= Page excerpt =
§ §
By Shingirai Vambe
The country’s economic fate hangs in the balance. Zimbabwe’s currency, the Zimbabwean dollar – affectionately known as the Zimbabwe Gold, (Zig) has been on an unofficial rollercoaster ride since its reintroduction in April having only few entities accepting payments in ZiG at an official rate of ZWG$14.9 and now ZWG$25.
Most business have malfunctioning swipe machines and some openly saying they are not sure of the rate to use while others are bold enough to register the parallel ZiG rate at USD$1: ZWG$40.
Government of Zimbabwe had to make a rush turn, changing from its original stance, of maintaining the rate at ZWG$14.9 after supermarkets started increasing prices in US dollars and threating to close their business if Government fails to intervene on the crisis. this also was a result of in adequate forex supply by the central bank to businesses.
Once hailed as a symbol of economic independence, the Zig’s promise has given way to despair. Hyperinflation has ravaged the economy, rendering the currency nearly worthless. Prices skyrocket, and the Zig’s value plummets, leaving Zimbabweans grasping for stability.
§ §
= Dataset records =
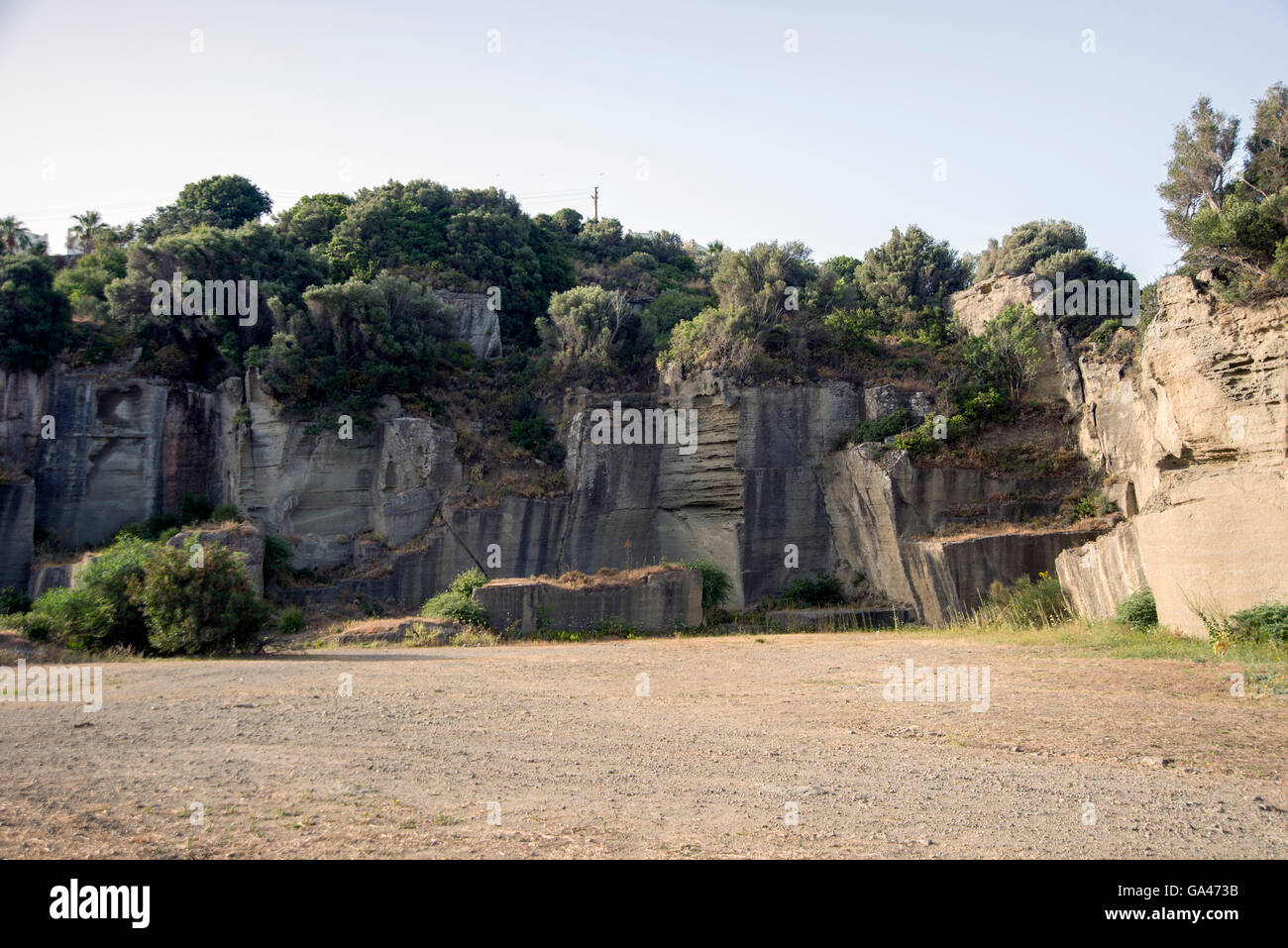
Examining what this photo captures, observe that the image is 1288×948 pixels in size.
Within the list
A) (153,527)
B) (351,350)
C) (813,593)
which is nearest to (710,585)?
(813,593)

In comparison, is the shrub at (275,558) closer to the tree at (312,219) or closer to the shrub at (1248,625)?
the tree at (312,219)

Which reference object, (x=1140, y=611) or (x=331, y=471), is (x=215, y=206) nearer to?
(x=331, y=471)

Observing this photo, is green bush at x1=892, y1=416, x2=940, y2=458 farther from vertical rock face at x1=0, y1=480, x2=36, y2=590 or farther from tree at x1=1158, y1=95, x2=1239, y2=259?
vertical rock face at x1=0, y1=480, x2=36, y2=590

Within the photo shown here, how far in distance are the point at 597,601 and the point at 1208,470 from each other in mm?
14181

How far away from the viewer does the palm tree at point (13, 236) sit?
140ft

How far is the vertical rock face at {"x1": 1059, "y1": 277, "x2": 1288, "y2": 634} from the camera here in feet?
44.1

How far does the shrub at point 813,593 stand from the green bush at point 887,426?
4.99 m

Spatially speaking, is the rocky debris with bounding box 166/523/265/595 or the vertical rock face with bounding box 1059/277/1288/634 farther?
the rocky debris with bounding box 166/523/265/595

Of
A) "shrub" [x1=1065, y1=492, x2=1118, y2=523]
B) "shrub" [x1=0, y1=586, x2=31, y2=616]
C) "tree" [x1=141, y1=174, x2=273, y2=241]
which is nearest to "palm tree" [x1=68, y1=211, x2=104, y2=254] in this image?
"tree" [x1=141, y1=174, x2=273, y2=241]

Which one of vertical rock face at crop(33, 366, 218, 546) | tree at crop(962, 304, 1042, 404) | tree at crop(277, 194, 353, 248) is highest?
§ §
= Set task =
Print the full article on Zimbabwe's ZiG currency that appears before the data, keeping every word and punctuation mark unchanged.

= Result below =
By Shingirai Vambe
The country’s economic fate hangs in the balance. Zimbabwe’s currency, the Zimbabwean dollar – affectionately known as the Zimbabwe Gold, (Zig) has been on an unofficial rollercoaster ride since its reintroduction in April having only few entities accepting payments in ZiG at an official rate of ZWG$14.9 and now ZWG$25.
Most business have malfunctioning swipe machines and some openly saying they are not sure of the rate to use while others are bold enough to register the parallel ZiG rate at USD$1: ZWG$40.
Government of Zimbabwe had to make a rush turn, changing from its original stance, of maintaining the rate at ZWG$14.9 after supermarkets started increasing prices in US dollars and threating to close their business if Government fails to intervene on the crisis. this also was a result of in adequate forex supply by the central bank to businesses.
Once hailed as a symbol of economic independence, the Zig’s promise has given way to despair. Hyperinflation has ravaged the economy, rendering the currency nearly worthless. Prices skyrocket, and the Zig’s value plummets, leaving Zimbabweans grasping for stability.